Unique Microbial Characterisation of Oesophageal Squamous Cell Carcinoma Patients with Different Dietary Habits Based on Light Gradient Boosting Machine Learning Classifier

Abstract

Objectives: The microbiome plays an important role in cancer, but the relationship between dietary habits and the microbiota in oesophageal squamous cell carcinoma (ESCC) is not clear. The aim of this study is to explore the complex relationship between the microbiota in oesophagal tissue and dietary habits in ESCC patients. Methods: 173 ESCC patients were included. The method of 16S rRNA sequencing was used to analyze microbial composition and diversity. The LEfSe and Boruta methods were used to screen important microbes, and the LightGBM algorithm distinguished microbes associated with different dietary habits. PICRUST2 and DESeq2 predicted microbial function and screened differential functions. The Pearson test was used to analyze correlations between microbes and functions, and SPARCC microbial symbiotic networks and Cytoscape were used to determine microbial interactions. Results: Significant differences in microbial composition were observed among ESCC patients with different dietary habits. LEfSe and Boruta identified three, six, and two significantly different bacteria in the FF/FP, FF/PF, and FF/PP groups, respectively, with AUC values of 0.683, 0.830, and 0.715. PICRUST2 and DESeq2 analysis revealed 3, 11, and 5 significantly different metabolic pathways in each group. Eubacterium_B sulci was positively correlated with PWY-6285, PWY-3801, and PWY-5823. PWY-6397 was positively correlated with undefinded (Fusobacterium_C). Microbial network analysis confirmed unique microbial characteristics in different diet groups. Conclusions: Different dietary habits lead to alterations in Eubacterium_B sulci and undefinded (Fusobacterium_C) and related functional pathways.

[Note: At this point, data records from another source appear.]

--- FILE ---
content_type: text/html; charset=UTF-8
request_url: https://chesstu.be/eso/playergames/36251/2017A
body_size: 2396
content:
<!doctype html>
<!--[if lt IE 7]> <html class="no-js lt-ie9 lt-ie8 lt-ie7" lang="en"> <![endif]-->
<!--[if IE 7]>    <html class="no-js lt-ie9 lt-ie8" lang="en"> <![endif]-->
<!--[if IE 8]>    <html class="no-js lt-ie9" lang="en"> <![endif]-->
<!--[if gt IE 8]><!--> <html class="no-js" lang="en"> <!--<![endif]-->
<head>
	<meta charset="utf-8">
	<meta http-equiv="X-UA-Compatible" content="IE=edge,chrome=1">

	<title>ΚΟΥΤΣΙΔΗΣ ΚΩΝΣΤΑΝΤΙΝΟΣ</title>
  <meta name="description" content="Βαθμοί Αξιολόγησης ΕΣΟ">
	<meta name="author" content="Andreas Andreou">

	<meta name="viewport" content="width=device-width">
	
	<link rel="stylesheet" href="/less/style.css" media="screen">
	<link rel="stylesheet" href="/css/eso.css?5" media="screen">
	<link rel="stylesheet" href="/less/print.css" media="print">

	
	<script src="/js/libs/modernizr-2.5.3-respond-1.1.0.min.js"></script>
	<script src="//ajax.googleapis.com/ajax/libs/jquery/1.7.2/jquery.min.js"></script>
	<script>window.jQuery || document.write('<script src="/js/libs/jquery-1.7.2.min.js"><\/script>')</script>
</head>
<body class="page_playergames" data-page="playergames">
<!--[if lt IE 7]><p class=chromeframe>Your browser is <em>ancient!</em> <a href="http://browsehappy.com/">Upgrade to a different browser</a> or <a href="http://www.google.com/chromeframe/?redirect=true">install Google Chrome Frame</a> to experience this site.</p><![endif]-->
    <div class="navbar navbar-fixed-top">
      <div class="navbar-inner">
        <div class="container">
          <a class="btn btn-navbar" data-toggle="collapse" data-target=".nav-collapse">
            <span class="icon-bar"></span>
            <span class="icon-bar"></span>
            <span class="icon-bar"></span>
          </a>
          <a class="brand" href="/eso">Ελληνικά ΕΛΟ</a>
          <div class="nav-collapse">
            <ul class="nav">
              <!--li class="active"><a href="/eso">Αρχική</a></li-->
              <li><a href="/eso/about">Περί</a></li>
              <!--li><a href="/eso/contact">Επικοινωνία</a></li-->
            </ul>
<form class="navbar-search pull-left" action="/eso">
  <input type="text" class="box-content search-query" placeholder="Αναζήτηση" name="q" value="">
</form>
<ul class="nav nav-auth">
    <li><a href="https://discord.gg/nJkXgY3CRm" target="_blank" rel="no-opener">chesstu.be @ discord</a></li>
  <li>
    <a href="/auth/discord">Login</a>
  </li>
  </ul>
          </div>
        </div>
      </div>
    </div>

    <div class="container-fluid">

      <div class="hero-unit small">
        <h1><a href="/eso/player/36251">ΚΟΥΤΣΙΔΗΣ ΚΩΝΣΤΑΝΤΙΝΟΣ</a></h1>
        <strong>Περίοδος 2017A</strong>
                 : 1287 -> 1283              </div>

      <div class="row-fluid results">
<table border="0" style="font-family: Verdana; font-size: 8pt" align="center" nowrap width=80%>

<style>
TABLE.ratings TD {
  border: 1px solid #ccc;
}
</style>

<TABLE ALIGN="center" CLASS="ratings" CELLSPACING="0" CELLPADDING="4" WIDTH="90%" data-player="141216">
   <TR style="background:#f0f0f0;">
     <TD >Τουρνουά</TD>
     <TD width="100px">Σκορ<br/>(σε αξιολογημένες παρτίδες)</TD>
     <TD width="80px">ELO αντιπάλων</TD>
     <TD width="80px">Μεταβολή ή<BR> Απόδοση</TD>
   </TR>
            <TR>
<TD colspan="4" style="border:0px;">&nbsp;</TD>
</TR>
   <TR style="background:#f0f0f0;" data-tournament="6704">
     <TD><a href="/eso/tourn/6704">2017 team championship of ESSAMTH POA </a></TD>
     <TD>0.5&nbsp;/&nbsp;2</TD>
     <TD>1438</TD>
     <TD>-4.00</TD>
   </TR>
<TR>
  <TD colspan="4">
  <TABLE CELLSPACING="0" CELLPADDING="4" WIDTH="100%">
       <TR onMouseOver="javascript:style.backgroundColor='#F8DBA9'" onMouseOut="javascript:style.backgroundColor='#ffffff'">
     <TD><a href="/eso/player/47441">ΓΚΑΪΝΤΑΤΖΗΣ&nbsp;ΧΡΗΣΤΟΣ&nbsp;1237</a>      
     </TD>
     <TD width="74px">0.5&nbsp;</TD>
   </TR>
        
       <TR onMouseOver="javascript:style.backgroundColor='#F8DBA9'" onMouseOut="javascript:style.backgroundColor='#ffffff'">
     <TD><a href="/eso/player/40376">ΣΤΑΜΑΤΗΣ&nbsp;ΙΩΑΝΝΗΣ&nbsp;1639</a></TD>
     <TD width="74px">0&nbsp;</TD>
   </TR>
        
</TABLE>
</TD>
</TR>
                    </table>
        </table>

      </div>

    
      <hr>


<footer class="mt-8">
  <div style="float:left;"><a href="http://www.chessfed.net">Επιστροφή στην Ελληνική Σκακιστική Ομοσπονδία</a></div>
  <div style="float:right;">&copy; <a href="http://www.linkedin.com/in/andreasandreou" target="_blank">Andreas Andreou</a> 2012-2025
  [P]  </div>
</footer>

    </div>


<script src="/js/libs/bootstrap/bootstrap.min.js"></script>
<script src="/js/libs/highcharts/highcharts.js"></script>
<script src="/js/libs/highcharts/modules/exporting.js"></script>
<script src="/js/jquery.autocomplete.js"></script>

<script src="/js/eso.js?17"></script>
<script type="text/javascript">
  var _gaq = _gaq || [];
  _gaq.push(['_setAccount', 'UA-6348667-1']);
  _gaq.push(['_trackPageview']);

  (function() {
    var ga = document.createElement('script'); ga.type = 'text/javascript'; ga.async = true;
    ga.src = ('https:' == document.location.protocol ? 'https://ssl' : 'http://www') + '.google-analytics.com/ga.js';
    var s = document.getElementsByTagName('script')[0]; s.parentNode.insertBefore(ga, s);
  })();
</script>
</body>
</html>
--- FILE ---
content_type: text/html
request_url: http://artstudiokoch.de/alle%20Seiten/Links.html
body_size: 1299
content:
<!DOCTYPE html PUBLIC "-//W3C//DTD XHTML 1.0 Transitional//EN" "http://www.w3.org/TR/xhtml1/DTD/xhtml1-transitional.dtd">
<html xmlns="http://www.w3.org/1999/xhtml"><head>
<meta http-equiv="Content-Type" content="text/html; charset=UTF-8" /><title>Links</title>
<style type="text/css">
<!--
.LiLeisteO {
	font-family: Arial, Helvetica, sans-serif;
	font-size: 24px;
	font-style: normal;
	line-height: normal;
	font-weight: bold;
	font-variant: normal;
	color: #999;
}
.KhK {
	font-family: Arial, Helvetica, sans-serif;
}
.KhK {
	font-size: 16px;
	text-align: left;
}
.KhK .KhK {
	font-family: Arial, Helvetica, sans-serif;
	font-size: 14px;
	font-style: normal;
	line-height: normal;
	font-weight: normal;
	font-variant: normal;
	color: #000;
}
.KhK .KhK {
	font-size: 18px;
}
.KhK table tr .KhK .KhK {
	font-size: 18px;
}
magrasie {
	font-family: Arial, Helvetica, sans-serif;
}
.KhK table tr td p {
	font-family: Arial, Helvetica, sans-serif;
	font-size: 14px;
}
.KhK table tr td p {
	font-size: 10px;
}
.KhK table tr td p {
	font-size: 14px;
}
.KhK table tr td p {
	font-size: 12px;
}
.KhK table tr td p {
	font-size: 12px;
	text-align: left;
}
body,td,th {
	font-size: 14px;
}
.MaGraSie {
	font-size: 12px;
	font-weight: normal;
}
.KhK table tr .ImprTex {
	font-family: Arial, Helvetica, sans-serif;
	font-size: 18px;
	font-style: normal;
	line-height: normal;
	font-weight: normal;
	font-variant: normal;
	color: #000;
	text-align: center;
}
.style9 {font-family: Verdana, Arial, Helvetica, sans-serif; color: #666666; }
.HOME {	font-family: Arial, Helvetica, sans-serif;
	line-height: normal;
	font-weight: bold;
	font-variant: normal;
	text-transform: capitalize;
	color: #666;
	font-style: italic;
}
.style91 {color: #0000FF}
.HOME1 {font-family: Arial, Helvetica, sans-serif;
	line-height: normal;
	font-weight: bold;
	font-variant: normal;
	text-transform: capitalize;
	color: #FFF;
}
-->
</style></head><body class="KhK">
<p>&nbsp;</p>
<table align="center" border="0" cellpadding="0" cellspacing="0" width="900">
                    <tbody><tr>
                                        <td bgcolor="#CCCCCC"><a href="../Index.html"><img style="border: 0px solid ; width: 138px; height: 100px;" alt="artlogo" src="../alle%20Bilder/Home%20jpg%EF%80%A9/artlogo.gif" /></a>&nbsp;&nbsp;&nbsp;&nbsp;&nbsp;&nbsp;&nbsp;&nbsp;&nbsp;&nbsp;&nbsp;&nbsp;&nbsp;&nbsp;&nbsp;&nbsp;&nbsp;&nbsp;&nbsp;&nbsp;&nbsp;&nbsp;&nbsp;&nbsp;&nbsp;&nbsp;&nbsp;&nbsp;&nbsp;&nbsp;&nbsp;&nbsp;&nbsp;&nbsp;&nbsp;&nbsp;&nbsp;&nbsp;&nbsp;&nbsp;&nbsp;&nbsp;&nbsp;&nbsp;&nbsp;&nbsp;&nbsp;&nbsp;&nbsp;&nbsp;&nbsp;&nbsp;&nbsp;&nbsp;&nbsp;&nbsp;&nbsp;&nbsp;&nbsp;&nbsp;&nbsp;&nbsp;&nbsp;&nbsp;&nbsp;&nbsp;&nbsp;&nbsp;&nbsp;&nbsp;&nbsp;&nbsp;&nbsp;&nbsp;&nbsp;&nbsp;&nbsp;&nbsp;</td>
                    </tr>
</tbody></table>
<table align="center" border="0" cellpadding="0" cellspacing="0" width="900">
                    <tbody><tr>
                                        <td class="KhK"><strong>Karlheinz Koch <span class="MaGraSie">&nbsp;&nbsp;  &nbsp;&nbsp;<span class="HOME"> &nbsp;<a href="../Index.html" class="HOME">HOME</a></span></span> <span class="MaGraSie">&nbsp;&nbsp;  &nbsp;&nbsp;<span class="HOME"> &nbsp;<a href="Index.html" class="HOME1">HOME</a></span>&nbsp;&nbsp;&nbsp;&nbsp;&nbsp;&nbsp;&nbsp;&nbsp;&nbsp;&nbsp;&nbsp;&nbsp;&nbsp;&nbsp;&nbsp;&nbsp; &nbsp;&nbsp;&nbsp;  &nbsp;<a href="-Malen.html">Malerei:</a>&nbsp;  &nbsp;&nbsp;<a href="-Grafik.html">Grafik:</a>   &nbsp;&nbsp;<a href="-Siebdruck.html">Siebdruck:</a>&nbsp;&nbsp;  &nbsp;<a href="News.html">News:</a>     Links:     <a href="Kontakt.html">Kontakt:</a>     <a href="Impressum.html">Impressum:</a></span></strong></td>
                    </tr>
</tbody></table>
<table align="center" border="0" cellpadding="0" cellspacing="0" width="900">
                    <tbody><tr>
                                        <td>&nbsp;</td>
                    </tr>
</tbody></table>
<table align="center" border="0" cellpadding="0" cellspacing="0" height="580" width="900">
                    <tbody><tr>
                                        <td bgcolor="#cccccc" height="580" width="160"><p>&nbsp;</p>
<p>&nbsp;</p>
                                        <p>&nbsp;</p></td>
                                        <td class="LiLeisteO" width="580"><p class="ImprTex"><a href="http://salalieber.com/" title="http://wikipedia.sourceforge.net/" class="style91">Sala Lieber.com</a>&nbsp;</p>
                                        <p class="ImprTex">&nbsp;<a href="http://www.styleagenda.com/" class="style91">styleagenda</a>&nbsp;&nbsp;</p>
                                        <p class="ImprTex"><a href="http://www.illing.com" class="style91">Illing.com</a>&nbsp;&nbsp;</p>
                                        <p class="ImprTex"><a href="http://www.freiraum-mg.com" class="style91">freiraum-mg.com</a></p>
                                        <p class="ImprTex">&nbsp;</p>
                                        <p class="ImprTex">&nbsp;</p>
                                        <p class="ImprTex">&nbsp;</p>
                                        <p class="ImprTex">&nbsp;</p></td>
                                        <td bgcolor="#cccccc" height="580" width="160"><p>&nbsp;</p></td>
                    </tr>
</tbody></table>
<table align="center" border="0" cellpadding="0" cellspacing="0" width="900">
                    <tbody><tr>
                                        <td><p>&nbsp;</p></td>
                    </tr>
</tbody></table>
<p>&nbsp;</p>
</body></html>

Keywords: LightGBM; diet; microorganisms; oesophageal squamous cell carcinoma.

Figure 1

Differential analysis of microbiota of ESCC patients in different dietary habit groups. (A) α-diversity violin plots (based on the Shannon diversity index, the Faith phylogenetic diversity index, the observational characterisation index, and the Pielou homogeneity index for the PP, PF, FP, and FF groups; (B) β-diversity PCoA plots (based on unweighted UniFrac distance, Jaccard distance, weighted UniFrac distance, and Bray–Curtis distance) for PP, PF, FP, and FF groups; (C) microbial composition of ESCC patients in PP, PF, FP, and FF groups at the phylum and genus levels; (D) microbial differences in ESCC patients in PP, PF, FP, and FF groups at the genus and species levels; (E) box line plots of important differential bacteria in the FF/FP, FF/PF, and FF/PP groups screened by the Boruta algorithm, red: rejected, green: accepted, blue: shadow, yellow: tentative; (F) ROC curves of Boruta screening results (FF/FP, FF/PF, and FF/PP groups) by LightGBM machine learning algorithm; (G) box line plots of Clr_relative abundance differences among FF, FP, PF, and PP groups for important differential bacteria screened by the Boruta algorithm for FF/FP, FF/PF, and FF/PP groups, red: PP group, blue: PF group, orange: FP group, green: FF group.

Figure 2

Functional and network analysis of microbiota of ESCC patients with different dietary habits. (A) Differential functional volcano plots of FF/FP, FF/PF, and FF/PP groups screened by DESeq2 algorithm; (B) scatter plot of correlation between s__undefined (g__Fusobacterium_C) and PWY-6397 in FF, FP, PF, and PP groups; (C) bubble heat map of correlation analysis of differential function with important bacteria screened by Boruta; (D) bacterial network analysis plots for FF, FP, PF, and PP groups.